> **EXERCISE DETAILS**:
From the first line to the last, return the data exactly, with no pictures.

> **RECORDS FOR THE EXERCISE**:
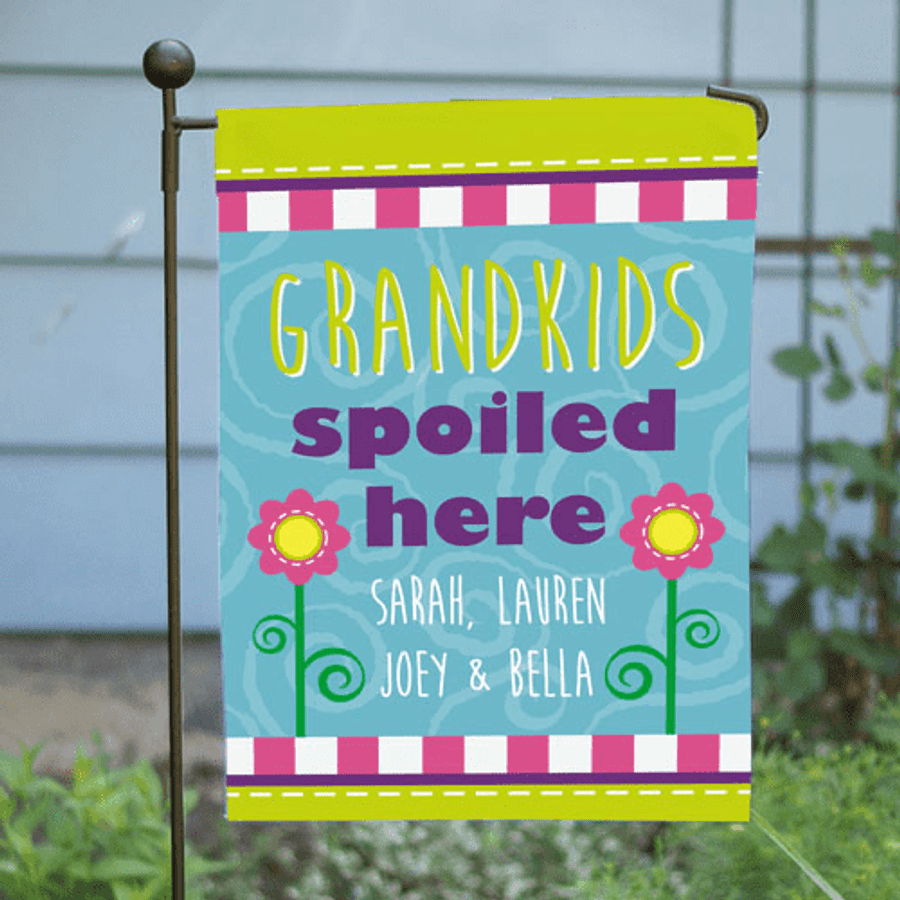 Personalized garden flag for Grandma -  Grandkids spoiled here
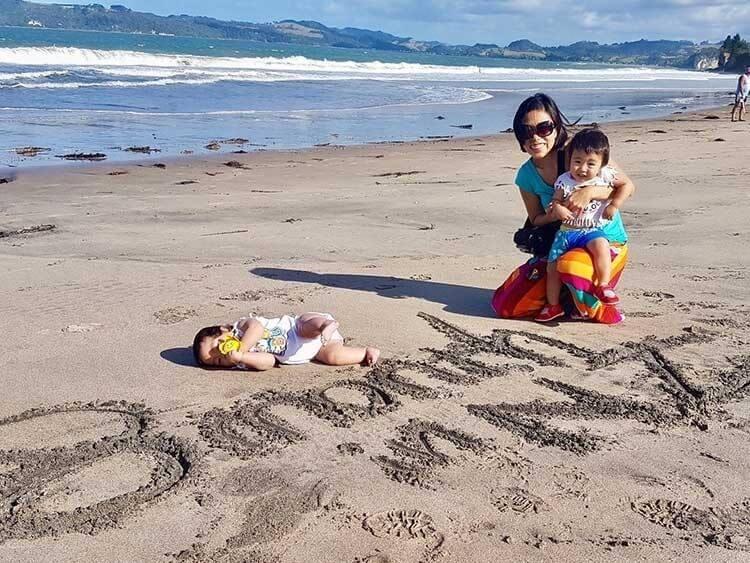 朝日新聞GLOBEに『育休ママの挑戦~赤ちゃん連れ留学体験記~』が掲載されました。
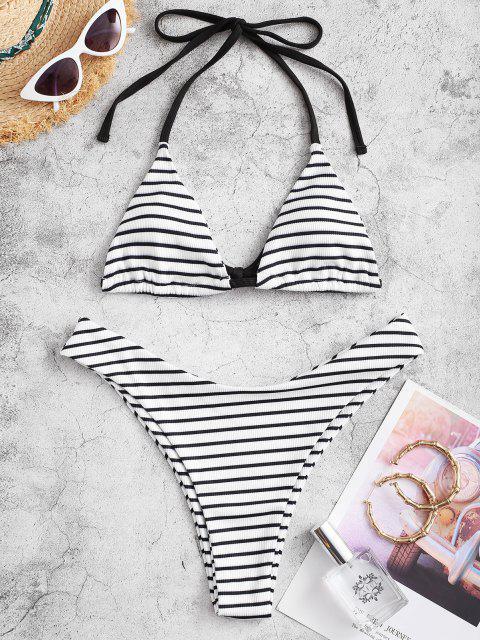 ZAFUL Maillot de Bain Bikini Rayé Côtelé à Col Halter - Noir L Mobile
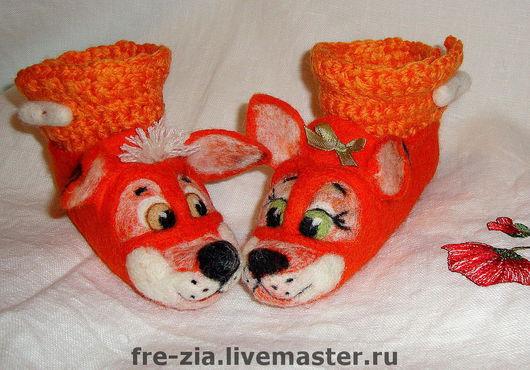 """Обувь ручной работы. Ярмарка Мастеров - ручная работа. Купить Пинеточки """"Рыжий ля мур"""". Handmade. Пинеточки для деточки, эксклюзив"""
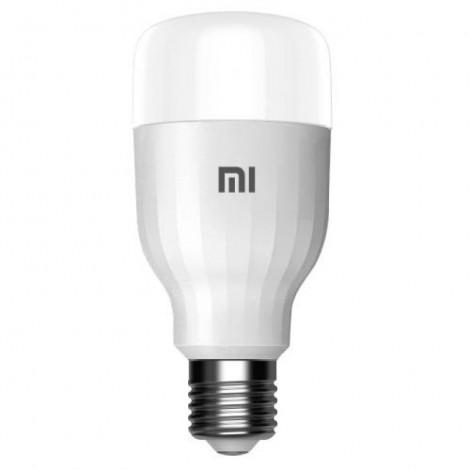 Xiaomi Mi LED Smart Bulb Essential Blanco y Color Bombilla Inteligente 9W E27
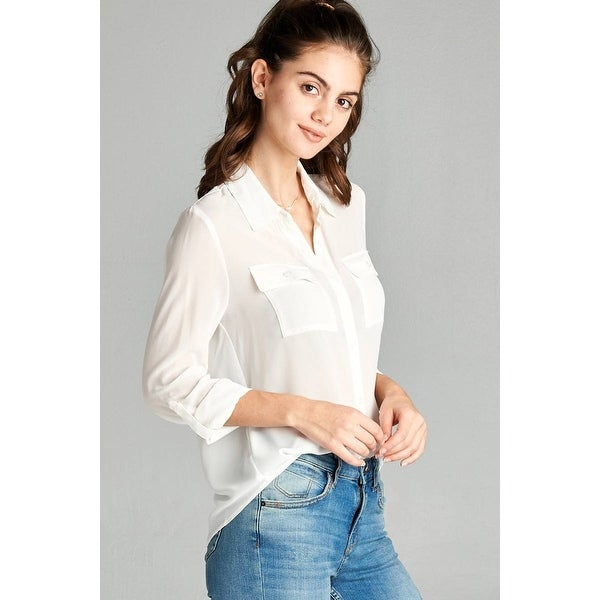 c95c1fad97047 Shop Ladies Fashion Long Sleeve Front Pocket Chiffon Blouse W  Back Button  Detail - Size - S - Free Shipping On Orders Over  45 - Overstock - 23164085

> **SOLVED PROBLEM**:
 Personalized garden flag for Grandma -  Grandkids spoiled here
 朝日新聞GLOBEに『育休ママの挑戦~赤ちゃん連れ留学体験記~』が掲載されました。
 ZAFUL Maillot de Bain Bikini Rayé Côtelé à Col Halter - Noir L Mobile
 """Обувь ручной работы. Ярмарка Мастеров - ручная работа. Купить Пинеточки """"Рыжий ля мур"""". Handmade. Пинеточки для деточки, эксклюзив"""
 Xiaomi Mi LED Smart Bulb Essential Blanco y Color Bombilla Inteligente 9W E27
 c95c1fad97047 Shop Ladies Fashion Long Sleeve Front Pocket Chiffon Blouse W  Back Button  Detail - Size - S - Free Shipping On Orders Over  45 - Overstock - 23164085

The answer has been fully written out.